Witness Relocation Company’s In a Hall in the Palace of Pyrrhus is a testament to the audacity and force of director / choreographer / adapter Daniel Safer, as well as an impressive showcase for the talents of these disciplined performers and vital designers. Before the play even properly begins, we are treated to a display of the ensemble’s virtuosity in a series of set pieces that unfold in cascading intensity. In these adept spots, we witness a movement solo with sword (performed by Sillapin Thong-Aram), a thrillingly precise and physical lovers’ duel / attempt at seduction (performed by Laura Berlin Stinger and Sean Donovan), and a gorgeous landscape featuring the entire ensemble seated in chairs enacting the moment of stillness before an imminent upheaval.

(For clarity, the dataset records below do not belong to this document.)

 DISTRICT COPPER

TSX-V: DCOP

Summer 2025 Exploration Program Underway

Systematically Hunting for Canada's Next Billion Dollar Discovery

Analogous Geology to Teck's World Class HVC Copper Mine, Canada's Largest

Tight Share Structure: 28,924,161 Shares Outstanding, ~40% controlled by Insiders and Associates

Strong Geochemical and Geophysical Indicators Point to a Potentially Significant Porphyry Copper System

Ostensibly an adaptation of Racine’s Andromaque, the performance begins in earnest about ten minutes into the evening with a disclaimer delivered by two be-suited raconteurs who state that this is not, in fact, a production of Racine’s Andromaque, but a series of human interactions that take place among real human beings, that is, “fully consenting” human beings. Among the other announcements and notices, there is also a short plot summary, delivered with a sports announcer’s concision: Orestes loves Hermione, Hermione loves Pyrrhus, Pyrrhus loves Andromache, and Andromache loves her dead husband Hector.

With these facts dispensed and clearly in play, we are allowed to get to the meat of the matter, which in this case is a collection of choreographed interludes devised by Safer to interrupt the narrative and pull focus to the intimate details of desire within the larger context of war. Safer often stages these webs of unrequited love as a series of partnered physical collisions; violent and visceral pas de deux where flesh hits flesh and the resultant contusions become badges for the characters’ ongoing emotional ache. The interludes are set to a wide array of music, from Bowie to the Nutcracker Suite to “My Funny Valentine”, and played out amidst production designer Ruth Pongstaphone’s economical and effective designs. Between and around these interruptions are sections of dialogue, commentary, and narration, which seem to demand that we stay engaged in story with at least enough depth to appreciate the next onslaught of imagery.

At times I felt that the production’s accrued impact was compromised by these brilliant detours. As breathtaking as each of the individual sections are, I found myself desiring global momentum both in narrative and in mode of expression—more tonal and rhythmical diversity in the staging, more structural surprises, and more threat and variation in the piece as a whole. At times, when I could feel the inherent brutality of the narrative beginning to surface, I was let off the hook by the sleek sensuality of a new movement sequence or musical number. This occasionally made the performance difficult to engage in emotionally, beyond the sheer wonder of spectacle and the thrill of watching a company who clearly has their hands on the reins of craft.

Safer’s poetic and gorgeously playful interludes work best when they function as the dilation of a moment: a drawn-out breath between two lovers, a microscopic plunge toward the point of caress, the flash of spark off swords seemingly frozen in the air. It is in these moments—the “between the cracks” probing of the story space—that Safer and company achieve the sublime. When these instances occur (and they do occur quite regularly) the pulse of the room is changed, and the tragedy of Andromache slips into your blood as if by chemistry or magic.